(Beginning of Data section)

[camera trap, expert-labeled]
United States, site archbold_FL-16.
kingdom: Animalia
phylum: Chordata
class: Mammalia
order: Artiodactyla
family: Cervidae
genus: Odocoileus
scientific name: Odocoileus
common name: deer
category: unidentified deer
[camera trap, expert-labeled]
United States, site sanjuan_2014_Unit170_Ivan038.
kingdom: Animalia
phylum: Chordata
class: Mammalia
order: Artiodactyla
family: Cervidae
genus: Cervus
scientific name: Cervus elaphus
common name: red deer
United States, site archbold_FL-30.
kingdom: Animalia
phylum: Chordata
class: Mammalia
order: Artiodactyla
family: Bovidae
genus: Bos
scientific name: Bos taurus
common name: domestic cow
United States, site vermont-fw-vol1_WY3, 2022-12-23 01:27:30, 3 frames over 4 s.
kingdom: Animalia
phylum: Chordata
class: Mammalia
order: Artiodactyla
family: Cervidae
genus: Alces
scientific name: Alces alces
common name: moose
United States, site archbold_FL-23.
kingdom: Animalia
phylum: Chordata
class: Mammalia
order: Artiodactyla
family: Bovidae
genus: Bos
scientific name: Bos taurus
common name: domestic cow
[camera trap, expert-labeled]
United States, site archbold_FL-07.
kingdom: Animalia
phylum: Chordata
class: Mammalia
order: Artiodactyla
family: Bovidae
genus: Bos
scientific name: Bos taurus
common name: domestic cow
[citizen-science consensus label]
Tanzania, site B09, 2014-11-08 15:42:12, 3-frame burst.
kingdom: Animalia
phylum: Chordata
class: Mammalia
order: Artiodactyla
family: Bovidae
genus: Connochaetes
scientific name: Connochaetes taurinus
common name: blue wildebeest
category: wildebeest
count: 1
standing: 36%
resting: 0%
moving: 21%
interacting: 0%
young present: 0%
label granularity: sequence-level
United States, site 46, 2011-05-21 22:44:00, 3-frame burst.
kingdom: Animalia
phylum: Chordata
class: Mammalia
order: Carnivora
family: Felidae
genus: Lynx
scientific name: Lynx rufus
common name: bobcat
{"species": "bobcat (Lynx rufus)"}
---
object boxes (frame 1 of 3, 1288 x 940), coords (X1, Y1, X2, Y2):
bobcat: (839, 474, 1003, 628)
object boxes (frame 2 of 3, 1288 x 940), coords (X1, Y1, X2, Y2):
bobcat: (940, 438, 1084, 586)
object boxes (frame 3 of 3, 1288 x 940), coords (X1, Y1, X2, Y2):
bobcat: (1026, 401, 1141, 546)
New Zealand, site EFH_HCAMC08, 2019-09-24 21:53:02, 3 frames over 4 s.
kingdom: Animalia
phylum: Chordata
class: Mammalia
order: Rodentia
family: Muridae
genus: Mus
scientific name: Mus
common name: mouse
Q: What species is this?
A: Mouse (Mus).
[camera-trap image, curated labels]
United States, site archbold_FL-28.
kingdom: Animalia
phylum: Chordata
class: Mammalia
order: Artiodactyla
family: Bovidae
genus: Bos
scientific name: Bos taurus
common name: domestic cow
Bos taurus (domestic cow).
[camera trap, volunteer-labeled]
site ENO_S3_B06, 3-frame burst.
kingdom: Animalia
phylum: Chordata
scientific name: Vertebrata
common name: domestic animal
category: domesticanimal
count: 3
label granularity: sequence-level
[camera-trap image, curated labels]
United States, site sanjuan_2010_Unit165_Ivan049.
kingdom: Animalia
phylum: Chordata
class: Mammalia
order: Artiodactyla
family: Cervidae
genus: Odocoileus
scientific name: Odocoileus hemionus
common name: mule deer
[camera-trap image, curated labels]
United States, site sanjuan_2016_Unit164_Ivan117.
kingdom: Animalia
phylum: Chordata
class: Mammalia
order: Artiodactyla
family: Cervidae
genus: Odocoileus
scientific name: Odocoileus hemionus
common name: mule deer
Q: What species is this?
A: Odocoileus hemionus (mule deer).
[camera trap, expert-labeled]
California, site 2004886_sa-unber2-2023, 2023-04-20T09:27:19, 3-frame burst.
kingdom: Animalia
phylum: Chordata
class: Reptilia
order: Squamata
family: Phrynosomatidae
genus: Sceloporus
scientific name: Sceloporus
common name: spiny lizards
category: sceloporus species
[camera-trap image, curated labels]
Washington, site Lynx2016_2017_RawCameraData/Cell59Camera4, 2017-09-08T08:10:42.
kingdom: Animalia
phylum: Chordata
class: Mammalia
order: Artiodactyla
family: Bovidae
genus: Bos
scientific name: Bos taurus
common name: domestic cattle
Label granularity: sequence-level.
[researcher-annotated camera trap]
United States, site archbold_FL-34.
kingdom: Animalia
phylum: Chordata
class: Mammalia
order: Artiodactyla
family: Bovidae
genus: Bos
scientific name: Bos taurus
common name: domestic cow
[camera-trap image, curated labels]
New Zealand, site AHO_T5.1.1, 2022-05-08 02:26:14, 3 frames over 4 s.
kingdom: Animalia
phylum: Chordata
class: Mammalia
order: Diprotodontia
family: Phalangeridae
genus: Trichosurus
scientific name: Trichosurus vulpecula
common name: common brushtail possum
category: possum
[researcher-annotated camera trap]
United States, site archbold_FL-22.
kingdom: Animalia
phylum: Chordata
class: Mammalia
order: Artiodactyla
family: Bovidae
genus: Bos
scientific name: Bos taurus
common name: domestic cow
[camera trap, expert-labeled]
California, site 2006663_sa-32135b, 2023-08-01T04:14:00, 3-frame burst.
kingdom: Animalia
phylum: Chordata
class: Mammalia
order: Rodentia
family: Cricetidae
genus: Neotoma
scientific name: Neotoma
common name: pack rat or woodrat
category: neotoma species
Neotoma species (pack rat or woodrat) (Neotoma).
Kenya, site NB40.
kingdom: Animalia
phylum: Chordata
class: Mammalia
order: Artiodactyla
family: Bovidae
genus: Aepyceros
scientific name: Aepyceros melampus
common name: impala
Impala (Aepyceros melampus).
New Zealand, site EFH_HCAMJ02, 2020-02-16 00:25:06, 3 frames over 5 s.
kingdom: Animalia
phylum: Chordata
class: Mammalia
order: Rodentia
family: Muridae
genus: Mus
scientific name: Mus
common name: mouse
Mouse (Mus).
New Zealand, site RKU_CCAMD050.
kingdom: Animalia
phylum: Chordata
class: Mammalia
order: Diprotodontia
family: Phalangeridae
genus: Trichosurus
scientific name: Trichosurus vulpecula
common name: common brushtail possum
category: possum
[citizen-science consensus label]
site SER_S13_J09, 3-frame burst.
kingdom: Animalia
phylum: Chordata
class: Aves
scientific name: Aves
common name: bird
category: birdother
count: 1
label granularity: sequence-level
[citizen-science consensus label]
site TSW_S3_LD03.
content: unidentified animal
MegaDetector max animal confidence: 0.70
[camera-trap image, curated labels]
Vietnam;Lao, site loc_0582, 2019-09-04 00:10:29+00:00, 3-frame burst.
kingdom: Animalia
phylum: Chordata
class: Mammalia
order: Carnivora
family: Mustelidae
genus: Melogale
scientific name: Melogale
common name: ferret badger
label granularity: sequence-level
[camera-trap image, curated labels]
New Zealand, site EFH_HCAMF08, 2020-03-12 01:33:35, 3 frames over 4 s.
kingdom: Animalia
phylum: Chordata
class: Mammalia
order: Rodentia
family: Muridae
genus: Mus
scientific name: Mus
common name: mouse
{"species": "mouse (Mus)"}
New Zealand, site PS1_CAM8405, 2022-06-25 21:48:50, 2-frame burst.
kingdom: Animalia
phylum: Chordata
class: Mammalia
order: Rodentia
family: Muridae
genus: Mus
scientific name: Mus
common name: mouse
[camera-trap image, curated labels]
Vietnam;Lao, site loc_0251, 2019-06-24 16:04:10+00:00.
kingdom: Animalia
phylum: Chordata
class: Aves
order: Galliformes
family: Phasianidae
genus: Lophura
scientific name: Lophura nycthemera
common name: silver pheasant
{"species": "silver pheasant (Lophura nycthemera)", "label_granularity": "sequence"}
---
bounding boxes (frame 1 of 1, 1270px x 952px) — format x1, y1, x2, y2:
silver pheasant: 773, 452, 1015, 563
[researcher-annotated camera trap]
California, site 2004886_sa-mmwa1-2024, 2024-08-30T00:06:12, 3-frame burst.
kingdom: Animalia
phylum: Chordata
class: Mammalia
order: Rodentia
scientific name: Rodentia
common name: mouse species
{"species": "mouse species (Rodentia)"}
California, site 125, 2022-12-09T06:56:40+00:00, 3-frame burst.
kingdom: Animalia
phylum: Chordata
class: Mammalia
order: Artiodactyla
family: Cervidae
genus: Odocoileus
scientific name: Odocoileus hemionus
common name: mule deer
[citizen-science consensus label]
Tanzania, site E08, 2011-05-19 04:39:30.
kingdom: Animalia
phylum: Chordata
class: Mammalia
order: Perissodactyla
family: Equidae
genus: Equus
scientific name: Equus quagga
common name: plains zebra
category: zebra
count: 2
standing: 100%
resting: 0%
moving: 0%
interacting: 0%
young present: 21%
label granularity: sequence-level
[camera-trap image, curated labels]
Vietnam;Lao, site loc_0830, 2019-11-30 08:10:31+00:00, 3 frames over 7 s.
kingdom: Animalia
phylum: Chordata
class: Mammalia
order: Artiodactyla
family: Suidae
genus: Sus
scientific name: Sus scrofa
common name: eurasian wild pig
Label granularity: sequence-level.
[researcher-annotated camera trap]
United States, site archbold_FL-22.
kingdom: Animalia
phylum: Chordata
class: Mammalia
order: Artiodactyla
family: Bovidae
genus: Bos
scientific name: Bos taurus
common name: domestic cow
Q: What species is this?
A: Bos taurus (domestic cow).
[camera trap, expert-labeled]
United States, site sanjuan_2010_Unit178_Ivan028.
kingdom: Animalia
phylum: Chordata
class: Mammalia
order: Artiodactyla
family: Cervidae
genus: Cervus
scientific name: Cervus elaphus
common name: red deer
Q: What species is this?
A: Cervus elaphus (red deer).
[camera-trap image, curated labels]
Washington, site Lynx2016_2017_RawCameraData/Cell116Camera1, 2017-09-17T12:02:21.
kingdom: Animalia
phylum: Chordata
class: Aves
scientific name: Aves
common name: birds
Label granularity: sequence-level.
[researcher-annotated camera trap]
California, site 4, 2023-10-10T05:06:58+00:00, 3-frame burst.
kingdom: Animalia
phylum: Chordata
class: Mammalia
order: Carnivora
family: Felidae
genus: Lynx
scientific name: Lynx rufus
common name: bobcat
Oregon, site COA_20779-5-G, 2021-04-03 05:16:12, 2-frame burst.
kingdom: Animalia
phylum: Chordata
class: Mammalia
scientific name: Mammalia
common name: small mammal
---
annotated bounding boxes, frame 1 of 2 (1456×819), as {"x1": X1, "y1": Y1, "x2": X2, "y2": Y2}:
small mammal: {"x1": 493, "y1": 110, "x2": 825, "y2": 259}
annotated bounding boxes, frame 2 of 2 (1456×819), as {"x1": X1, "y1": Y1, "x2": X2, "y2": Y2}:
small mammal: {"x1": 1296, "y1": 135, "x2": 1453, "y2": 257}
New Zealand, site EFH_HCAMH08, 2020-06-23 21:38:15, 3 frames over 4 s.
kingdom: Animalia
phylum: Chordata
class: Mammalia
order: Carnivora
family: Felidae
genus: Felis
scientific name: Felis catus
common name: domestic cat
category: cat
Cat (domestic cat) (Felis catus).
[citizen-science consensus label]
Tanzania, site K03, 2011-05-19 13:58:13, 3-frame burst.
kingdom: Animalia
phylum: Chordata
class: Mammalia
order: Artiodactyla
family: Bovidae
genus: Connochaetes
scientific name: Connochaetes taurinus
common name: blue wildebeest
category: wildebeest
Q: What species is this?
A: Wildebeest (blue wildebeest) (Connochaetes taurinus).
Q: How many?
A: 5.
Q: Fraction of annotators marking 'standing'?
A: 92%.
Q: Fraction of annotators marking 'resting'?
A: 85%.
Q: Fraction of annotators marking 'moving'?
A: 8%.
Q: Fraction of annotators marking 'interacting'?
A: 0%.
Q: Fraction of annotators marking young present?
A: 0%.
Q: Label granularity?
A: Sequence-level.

(End of Data section)

**Problem statement:** Return every line of the material in which the word "Washington" is found.

**Task result:**
Washington, site Lynx2016_2017_RawCameraData/Cell59Camera4, 2017-09-08T08:10:42.
Washington, site Lynx2016_2017_RawCameraData/Cell116Camera1, 2017-09-17T12:02:21.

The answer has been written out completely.